Philippine Supreme Court Jurisprudence > Year 1948 > December 1948 Decisions > G.R. No. L-2658 December 9, 1948 - EPIFANIO BARADI v. PEOPLE OF THE PHIL.

082 Phil 297:




PHILIPPINE SUPREME COURT DECISIONS

EN BANC

[G.R. No. L-2658. December 9, 1948.]

EPIFANIO BARADI, Petitioner, v. THE PEOPLE OF THE PHILIPPINES, Respondents.

Jesus Z. Valenzuela for Petitioner.

SYLLABUS


1. APPEAL; FAILURE TO FILE BRIEF ON TIME; DISMISSAL OF APPEAL "MOTU PROPRIO" ; NOTICE TO APPELLANT. — The Court of Appeals has discretion to dismiss motu proprio an appeal for failure on the part of the appellant to file his brief on time, but the Court of Appeals must have a notice served upon the defendant-appellant of the action to be taken by said court before dismissing motu proprio the appeal. The purpose of such a notice is to give the appellant opportunity to state the reasons, if any, why the appeal should not be dismissed because of such failure, in order that the Court of Appeals may determine whether or not the reasons, if given, are satisfactory.


D E C I S I O N


FERIA, J.:


This is a petition for certiorari to appeal from the order of the Court of Appeals which dismisses the petitioner’s appeal from the sentence of the Court of First Instance of Manila, because of the failure of the appellant to file his brief on time.

Section 8, Rule 120 of the Rules of Court provides:jgc:chanrobles.com.ph

"SEC. 8. Dismissal of appeal for abandonment or failure to prosecute. — The appellate court may, upon motion of the appellee or on its own motion and notice to the appellant, dismiss the appeal if the appellant fails to file his brief within the time prescribed by this rule, except in case the defendant is represented by an attorney de oficio.

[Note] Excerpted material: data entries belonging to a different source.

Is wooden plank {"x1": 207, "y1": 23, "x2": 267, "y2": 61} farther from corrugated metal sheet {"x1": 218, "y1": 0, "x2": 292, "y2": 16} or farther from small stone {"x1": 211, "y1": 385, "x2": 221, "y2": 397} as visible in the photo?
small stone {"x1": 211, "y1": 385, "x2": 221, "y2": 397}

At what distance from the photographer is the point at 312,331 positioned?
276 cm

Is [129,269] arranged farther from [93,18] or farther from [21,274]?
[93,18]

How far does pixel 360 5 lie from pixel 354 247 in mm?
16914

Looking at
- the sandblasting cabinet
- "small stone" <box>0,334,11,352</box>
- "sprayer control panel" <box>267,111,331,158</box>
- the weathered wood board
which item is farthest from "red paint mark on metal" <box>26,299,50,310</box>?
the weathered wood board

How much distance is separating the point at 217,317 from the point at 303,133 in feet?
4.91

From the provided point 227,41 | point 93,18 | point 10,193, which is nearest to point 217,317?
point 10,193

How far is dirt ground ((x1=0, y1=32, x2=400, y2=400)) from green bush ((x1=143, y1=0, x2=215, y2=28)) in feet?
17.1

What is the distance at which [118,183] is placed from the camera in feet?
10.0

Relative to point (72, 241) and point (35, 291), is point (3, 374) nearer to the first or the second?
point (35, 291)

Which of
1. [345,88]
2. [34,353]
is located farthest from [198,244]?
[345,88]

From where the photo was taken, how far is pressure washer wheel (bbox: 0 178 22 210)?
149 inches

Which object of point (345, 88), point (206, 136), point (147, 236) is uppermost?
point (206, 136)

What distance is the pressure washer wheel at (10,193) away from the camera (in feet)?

"The court may also, upon motion of the appellee or on its own motion, dismiss the appeal if the appellant escapes from prison or confinement or flees to a foreign country during the pendency of the appeal."cralaw virtua1aw library

According to the above quoted provisions, the Court of Appeals has discretion to dismiss motu proprio an appeal for failure on the part of the appellant to file his brief on time, but the Court of Appeals must have a notice served upon the defendant and appellant of the action to be taken by said court before dismissing motu proprio the appeal. The purpose of such a notice is to give the appellant opportunity to state the reasons, if any, why the appeal should not be dismissed because of such failure, in order that the Court of Appeals may determine whether or not the reasons, if given, are satisfactory.

In the present case, although it does not appear from the petition that the Court of Appeals had given the appellant such notice before dismissing his appeal, as the petitioner has filed a motion for reconsideration of, or to set aside, the order dismissing his appeal, in which he stated the reasons why he failed to file his brief on time, and the Court of Appeals denied the motion for considering said reasons not satisfactory, the filing of such a motion has cured any defect or failure to comply, if any, with the notice required by said section 8, Rule 120, because if the notice had been given the same reasons would have been alleged by the Appellant.

Therefore the petition is denied. So ordered.

Moran, C.J., Pablo, Perfecto, Bengzon, Briones, Tuason and Montemayor, JJ., concur.

Separate Opinions


PARAS, J., dissenting:chanrob1es virtual 1aw library

The petition alleges that Epifanio Baradi was assisted by Atty. Fidel A. Santiago at the trial of the case in the Court of First Instance of Manila. When the expediente was elevated to the Court of Appeals, the clerk did not advise the appellate court that Attorney Santiago was to continue defending the appellant on appeal. However, notice to file the brief was sent to said attorney, who did nothing until the reglementary period had elapsed and the appeal was dismissed. Within 15 days Atty. Jesus Z. Valenzuela appeared for the first time for appellant Baradi, explained that Santiago was never the attorney on appeal, and accordingly sought the reconsideration of the order of dismissal. This was denied.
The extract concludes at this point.